CERSI Collaborator: Jeffrey Lotz, PhD, University of California at San Francisco (UCSF)
FDA Collaborators: Anton Dmitriev, PhD, Srinidhi Nagaraja, PhD, Jonathan Peck, MS
Project Start Date: April 2014
Regulatory Science Challenge
Spinal devices such as interbody cages, plates, screws, and rods are used to treat spinal pathologies by stabilizing and/or re-aligning the spinal column. Despite significant technological progress in this arena, there are little data summarizing direct mechanical performance and properties of the most commonly used implants, which may pose research and development challenges for the affected stakeholder groups. Leveraging the accumulated internal knowledge, FDA is positioned to fill the current gap and add to our overall understanding of spinal device design and performance.

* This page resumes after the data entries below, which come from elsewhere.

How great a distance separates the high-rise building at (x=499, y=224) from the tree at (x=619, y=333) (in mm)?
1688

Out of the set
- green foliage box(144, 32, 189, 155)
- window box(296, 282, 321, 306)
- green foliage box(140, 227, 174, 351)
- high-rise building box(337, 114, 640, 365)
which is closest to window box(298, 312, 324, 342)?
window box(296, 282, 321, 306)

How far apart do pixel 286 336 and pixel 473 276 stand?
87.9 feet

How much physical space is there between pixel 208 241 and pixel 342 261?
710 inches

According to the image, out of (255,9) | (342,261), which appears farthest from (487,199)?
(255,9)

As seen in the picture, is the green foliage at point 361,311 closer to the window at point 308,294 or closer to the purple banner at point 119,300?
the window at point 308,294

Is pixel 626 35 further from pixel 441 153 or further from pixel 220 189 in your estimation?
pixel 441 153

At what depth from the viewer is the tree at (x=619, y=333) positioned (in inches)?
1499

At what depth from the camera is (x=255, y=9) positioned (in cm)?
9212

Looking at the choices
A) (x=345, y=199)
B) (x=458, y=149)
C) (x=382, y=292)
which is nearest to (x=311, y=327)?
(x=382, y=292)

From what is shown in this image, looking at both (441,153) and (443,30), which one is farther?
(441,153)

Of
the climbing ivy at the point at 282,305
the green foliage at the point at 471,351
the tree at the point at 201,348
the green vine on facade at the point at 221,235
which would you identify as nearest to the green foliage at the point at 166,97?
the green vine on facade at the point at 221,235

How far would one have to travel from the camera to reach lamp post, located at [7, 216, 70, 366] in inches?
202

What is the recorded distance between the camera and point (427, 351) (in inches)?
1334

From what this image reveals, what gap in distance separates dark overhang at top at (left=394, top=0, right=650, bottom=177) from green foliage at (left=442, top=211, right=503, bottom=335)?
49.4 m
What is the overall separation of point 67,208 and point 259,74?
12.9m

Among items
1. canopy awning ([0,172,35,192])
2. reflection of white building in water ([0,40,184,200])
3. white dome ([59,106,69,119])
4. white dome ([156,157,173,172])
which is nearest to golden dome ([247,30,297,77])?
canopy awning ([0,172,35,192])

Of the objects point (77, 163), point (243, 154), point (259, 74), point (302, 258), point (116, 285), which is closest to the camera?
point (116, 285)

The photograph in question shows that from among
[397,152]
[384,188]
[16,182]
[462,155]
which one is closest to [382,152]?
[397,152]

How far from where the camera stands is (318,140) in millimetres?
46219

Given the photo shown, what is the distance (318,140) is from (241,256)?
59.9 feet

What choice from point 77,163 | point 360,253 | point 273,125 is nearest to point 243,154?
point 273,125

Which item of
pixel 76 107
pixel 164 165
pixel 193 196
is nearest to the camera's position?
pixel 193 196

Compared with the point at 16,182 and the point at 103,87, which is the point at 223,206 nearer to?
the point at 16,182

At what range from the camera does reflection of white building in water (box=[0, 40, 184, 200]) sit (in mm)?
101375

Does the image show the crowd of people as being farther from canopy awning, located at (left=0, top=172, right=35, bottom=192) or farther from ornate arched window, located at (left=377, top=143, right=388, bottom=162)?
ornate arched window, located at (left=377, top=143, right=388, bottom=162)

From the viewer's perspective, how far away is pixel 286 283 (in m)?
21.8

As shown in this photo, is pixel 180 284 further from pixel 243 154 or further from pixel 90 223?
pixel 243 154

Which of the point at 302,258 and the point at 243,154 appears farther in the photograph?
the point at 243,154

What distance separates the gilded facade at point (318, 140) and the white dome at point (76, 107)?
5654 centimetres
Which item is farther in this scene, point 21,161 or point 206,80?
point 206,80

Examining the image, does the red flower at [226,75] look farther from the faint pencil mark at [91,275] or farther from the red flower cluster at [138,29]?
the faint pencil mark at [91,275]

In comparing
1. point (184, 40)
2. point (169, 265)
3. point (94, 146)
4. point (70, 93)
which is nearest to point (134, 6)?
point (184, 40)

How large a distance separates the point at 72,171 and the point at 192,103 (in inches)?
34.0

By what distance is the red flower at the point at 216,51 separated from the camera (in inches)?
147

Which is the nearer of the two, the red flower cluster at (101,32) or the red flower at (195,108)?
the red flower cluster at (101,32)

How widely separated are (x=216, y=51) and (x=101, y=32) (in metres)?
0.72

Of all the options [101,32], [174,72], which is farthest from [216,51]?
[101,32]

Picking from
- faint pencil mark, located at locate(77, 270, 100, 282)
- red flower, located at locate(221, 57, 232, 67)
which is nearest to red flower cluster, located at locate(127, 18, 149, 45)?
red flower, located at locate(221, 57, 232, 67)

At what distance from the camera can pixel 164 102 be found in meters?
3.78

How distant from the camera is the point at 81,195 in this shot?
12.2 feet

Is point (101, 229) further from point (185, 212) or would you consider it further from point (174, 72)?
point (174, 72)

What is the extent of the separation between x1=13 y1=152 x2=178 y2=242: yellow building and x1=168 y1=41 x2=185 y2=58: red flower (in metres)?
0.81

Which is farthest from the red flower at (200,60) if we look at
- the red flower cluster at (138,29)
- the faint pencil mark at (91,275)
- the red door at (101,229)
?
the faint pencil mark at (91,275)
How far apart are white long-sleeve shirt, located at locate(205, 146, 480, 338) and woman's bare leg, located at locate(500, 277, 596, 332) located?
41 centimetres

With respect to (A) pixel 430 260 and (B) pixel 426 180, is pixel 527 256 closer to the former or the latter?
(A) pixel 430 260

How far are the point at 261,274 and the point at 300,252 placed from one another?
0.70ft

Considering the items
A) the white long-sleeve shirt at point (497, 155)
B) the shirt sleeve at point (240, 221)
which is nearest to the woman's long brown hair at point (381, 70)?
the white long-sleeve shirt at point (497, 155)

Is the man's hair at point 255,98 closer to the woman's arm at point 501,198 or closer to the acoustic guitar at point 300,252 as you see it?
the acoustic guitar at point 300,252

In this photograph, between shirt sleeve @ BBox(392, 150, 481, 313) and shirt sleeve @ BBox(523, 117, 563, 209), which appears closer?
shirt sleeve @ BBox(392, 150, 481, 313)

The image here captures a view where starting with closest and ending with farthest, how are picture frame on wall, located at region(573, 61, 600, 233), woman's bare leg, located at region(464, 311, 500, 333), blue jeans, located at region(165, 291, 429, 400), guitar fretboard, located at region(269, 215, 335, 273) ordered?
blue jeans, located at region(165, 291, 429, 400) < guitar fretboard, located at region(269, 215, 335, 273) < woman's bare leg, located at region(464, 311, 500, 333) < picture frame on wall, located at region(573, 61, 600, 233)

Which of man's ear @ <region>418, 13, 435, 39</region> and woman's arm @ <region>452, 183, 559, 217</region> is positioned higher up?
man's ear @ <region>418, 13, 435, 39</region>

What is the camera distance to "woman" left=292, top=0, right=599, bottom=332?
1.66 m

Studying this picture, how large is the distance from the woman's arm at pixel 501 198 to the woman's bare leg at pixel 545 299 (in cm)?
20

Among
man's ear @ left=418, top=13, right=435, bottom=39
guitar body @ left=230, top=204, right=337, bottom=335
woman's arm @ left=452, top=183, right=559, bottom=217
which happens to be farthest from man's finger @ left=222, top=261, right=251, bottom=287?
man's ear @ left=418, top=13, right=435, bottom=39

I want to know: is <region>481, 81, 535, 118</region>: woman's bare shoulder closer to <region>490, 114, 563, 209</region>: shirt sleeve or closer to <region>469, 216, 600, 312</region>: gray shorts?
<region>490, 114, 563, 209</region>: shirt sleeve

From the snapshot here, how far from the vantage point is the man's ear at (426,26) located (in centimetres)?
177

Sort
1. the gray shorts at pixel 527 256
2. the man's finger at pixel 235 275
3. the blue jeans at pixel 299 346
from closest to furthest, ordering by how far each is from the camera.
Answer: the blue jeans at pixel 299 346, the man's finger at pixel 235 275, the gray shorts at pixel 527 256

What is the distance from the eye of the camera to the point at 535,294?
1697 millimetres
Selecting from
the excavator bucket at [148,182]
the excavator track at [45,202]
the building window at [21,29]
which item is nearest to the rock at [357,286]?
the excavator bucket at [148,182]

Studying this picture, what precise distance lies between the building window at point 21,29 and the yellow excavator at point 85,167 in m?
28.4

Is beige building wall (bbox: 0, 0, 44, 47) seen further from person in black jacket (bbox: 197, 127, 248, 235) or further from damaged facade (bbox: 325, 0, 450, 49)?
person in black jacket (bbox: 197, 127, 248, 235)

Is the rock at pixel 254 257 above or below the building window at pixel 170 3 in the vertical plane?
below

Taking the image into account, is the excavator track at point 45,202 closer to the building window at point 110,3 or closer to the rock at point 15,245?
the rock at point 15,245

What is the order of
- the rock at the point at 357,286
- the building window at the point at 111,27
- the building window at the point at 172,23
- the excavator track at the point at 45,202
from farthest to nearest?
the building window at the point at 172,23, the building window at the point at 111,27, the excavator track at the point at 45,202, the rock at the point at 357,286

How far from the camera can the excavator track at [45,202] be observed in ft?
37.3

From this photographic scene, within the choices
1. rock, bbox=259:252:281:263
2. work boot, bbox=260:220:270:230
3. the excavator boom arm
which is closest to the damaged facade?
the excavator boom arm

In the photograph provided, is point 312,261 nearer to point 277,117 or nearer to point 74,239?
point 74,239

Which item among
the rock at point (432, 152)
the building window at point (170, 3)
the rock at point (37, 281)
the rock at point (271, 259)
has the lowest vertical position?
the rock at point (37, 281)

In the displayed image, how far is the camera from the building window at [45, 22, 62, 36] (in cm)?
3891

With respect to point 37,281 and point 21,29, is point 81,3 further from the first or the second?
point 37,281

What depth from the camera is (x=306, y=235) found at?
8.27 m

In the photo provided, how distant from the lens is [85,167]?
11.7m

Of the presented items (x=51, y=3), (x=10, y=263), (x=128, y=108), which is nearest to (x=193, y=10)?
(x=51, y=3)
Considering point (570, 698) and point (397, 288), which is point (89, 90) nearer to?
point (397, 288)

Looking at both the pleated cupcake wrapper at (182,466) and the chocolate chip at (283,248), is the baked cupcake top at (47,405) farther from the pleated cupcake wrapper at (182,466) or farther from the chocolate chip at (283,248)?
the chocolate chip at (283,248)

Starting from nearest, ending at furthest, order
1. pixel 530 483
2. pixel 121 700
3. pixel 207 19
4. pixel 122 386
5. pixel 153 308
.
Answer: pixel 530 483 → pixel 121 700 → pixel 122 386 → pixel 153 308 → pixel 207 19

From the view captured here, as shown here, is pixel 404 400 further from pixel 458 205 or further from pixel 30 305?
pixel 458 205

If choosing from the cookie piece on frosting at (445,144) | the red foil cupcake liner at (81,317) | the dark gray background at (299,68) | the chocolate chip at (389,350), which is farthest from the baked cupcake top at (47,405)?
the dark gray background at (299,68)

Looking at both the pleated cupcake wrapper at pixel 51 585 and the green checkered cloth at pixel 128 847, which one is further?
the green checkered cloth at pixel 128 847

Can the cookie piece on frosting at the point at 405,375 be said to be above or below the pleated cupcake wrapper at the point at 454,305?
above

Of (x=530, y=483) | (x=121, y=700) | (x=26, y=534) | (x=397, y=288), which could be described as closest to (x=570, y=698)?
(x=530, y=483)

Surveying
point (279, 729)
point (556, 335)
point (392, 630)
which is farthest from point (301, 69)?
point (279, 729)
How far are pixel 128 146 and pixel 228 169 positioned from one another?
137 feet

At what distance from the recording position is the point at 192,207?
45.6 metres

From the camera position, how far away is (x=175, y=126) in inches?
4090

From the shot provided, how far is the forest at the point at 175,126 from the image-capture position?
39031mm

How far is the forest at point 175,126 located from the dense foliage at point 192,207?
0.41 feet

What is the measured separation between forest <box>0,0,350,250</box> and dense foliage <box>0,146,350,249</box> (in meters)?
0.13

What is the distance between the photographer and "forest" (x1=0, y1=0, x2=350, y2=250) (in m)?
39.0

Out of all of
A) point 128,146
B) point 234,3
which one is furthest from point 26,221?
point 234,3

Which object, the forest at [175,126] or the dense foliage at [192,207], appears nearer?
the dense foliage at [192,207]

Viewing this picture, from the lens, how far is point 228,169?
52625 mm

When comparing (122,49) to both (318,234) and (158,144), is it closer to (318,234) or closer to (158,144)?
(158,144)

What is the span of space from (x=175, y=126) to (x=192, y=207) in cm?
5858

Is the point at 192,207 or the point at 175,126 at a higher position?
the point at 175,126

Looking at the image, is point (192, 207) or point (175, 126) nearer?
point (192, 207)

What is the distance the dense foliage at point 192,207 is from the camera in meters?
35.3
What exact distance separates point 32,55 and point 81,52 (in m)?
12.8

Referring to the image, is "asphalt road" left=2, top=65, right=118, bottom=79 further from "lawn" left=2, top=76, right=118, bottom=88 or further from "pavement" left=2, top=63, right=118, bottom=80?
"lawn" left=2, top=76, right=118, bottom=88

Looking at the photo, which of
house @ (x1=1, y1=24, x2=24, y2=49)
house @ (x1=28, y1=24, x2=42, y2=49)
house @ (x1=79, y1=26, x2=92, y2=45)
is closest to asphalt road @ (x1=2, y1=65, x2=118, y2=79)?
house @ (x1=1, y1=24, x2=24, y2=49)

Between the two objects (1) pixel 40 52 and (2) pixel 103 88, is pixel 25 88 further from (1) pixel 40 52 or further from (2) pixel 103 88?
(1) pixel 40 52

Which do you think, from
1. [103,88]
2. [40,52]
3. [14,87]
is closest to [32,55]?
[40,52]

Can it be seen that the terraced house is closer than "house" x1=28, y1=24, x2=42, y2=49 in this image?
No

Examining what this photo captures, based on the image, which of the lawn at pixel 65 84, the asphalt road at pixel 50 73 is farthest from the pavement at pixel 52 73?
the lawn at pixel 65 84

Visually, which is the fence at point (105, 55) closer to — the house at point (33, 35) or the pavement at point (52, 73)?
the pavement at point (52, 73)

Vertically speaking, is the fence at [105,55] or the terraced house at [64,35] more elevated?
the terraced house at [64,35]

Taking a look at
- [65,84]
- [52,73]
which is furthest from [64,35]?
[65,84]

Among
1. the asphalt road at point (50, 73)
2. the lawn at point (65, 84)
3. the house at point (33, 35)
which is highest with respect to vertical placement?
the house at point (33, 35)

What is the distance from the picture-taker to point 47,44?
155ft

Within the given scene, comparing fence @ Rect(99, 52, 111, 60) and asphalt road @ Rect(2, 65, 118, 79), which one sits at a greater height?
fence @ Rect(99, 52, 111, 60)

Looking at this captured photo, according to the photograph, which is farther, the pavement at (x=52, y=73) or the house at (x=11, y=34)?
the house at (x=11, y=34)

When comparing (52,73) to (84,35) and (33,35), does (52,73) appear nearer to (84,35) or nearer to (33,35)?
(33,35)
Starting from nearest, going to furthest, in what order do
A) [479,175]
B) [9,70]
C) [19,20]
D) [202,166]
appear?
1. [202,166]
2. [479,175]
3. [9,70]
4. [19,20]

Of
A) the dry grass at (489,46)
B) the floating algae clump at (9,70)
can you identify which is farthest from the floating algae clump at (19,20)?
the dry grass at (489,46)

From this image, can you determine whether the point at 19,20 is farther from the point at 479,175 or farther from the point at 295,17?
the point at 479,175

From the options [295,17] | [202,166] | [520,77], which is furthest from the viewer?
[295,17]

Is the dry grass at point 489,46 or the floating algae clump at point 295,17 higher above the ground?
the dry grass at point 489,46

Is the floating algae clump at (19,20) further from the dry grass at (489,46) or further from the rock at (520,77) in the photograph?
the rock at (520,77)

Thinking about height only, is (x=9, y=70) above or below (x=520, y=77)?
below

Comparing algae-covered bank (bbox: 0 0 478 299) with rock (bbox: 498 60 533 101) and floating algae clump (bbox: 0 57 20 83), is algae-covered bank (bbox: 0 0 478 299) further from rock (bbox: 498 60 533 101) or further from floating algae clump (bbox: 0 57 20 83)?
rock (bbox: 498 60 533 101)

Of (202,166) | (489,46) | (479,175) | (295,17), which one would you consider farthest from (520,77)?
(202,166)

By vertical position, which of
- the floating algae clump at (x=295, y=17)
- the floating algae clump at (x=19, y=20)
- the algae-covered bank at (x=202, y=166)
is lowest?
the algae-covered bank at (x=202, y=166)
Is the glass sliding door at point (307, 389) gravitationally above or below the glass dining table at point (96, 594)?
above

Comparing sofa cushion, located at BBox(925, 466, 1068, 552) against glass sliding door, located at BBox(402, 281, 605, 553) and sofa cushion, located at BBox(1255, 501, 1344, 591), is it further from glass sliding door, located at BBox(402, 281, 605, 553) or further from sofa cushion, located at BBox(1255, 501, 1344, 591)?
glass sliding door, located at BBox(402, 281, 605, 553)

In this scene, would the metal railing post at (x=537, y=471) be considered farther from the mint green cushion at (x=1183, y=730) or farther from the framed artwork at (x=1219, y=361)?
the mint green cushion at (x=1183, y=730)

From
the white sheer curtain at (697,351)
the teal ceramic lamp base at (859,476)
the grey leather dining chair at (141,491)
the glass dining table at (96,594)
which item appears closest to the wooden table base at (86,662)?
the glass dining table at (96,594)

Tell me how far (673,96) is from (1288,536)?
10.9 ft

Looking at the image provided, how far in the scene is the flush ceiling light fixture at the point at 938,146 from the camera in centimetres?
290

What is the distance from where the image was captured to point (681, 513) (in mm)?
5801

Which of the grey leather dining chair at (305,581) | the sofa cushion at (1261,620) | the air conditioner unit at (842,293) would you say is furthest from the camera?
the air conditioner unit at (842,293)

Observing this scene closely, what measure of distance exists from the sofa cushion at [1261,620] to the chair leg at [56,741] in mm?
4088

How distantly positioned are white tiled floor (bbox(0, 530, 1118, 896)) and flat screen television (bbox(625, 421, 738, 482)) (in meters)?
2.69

Project Description & Goals
Researchers are evaluating design specifications and mechanical performance for certain types of spinal devices while also comparing this information to postmarket data contained in medical devices reports (MDR) submitted to FDA.
The project’s goal is to create a database that features acceptable mechanical performance values for various types of spinal devices, discuss failure mechanisms, and work towards improving the current testing methodologies and criteria. Once aggregated and fully analyzed, these data may aid in future efforts to develop computational models as well as cross-reference observed mechanical failures with those reported in the clinical setting. A better understanding of the performance of these devices could help guide treatment decisions and lead to further improvements in spinal implant design and use.